Holy crap I just googled it’s less than 60 days until I am ?0.


Mayhem showing off that floof tail.

Days 46-47

Did I tell you I grew up in a boarding school? Well, I grew up in a boarding school. One of the first things they did will drill in the importance of schedules. We all (twenty or so) would have to sit in the common room and draw our own schedule charts.

This is good when you are young and wild and unruly. Now, I think I would be considered in the more stringent term of “regimented”, which can make things a wee bit boring. This was kind of the point of this blog, to make me think about my days because you can pretty much set your clock by me.

I know my dogs do. Especially Mayhem. And she likes it. When I do something out of order or the timing of things are disrupted, she is fully aware.

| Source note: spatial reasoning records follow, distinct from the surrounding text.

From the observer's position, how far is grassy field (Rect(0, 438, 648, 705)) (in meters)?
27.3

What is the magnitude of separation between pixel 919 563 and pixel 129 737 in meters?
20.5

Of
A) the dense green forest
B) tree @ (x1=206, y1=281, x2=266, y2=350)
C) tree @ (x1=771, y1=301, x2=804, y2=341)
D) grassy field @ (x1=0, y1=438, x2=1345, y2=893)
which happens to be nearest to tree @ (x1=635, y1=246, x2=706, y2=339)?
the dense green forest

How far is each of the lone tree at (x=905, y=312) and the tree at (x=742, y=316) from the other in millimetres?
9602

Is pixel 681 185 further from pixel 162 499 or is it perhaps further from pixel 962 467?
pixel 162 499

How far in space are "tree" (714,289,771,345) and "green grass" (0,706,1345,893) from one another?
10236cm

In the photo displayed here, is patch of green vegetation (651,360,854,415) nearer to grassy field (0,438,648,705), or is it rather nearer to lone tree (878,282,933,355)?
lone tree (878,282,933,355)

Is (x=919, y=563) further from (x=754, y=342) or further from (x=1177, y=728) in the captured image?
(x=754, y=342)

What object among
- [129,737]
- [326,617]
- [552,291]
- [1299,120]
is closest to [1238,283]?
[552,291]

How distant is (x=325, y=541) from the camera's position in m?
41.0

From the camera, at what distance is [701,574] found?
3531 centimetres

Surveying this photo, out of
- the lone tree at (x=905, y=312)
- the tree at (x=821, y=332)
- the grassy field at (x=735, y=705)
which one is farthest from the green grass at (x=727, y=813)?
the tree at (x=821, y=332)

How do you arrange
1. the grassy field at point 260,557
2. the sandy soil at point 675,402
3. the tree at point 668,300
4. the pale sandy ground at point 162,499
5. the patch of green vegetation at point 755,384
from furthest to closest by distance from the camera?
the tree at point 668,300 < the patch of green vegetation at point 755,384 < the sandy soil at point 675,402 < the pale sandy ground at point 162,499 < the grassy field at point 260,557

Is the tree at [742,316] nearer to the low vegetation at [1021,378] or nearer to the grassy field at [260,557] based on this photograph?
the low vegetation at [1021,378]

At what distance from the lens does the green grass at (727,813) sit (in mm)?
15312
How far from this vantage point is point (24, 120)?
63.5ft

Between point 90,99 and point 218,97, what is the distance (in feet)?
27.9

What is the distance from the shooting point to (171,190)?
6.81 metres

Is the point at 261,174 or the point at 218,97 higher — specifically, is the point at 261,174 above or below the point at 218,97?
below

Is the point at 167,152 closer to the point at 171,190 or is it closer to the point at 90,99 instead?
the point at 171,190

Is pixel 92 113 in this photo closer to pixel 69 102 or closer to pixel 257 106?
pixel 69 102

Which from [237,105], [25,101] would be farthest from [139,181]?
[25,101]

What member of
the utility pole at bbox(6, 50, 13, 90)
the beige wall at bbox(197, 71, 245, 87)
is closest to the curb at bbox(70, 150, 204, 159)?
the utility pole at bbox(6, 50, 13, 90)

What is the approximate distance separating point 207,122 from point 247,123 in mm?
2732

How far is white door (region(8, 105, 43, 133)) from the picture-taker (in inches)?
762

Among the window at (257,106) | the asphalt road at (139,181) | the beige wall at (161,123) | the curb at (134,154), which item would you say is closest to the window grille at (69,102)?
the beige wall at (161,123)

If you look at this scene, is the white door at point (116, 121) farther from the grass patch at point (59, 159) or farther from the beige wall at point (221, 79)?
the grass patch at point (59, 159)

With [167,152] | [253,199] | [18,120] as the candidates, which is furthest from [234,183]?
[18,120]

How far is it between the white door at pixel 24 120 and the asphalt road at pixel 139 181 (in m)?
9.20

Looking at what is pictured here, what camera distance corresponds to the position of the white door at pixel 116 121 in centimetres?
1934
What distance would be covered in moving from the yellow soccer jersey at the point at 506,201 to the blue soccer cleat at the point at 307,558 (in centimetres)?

However, for me, the human, it makes it hard for me to change things up. You know, thrill myself by vacuuming in the morning instead of the afternoon, pushing back snuggle time to work on a project. I will want to work out, or do some writing, but discover I’m 15 minutes past my target start time so I won’t do it, then start early on the next thing. Oooo an extra load of laundry. Goody. And so I get bored. Cage of my own making.

Anyhow, just thoughts, and me mixing up my evening by doing this blah blah post.

Happy, healthy pups are a beautiful thing.